Laval met his gaze. ‘I think we should go to the house in the rue du Palais now,’ he said.
Authié’s face grew white. ‘Where’s Schiffner?’ he demanded, ignoring Laval’s comment.
‘He returned to headquarters. To file his report.’
Authié frowned. ‘Do you have the men you need?’
Laval nodded. ‘Yes, sir. There have been two miliciens on duty in the Fournier house for the past twenty-four hours, round the clock.’
‘Has anyone gone in or out?’
‘No.’ He paused, then decided to push Authié a little further. ‘I think it’s likely the women have already left.’
‘Do you?’ snapped Authié. ‘Based on what information?’
Laval didn’t say anything.
‘Precisely,’ Authié said. ‘We don’t know one way or the other.’ He scribbled a note, then thrust it at Laval. ‘This is what you need.’
Laval looked down at the requisition slip. ‘Five o’clock? With respect, sir, why wait?’

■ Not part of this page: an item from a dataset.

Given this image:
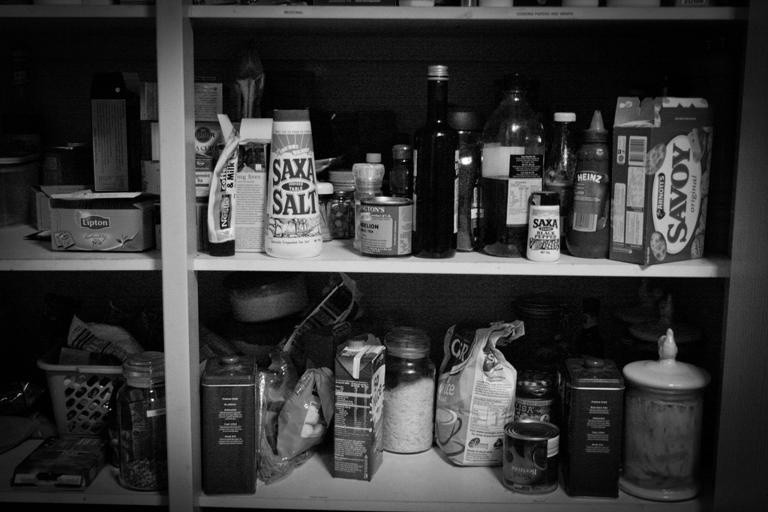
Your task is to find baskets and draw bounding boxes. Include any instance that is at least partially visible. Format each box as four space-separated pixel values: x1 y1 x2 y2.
37 361 123 442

Authié stood up and leant forward on his desk. ‘Because if – as you have pointed out, Laval – there’s no one there, two hours won’t make any difference. Out of courtesy I need to inform Schiffner personally what I am going to do. Give him due warning.’ He pointed his finger at Laval. ‘And it gives you the time to fetch the information about Audric Baillard.’ He glanced at his deputy. ‘I assume you have it?’
Laval had not found the time to return to the Commissariat and he doubted there would be anyone in the archives now to help him get the files out, but he knew better than to admit it.
‘I’ll bring it as soon as I can, sir.’
Authié met his gaze. ‘I’ll be waiting.’
Raoul worked his way from bar to bar. The Bastide was crawling with police and soldiers. Gestapo in the centre, the Milice a little further out, guards on every corner, but he avoided being stopped.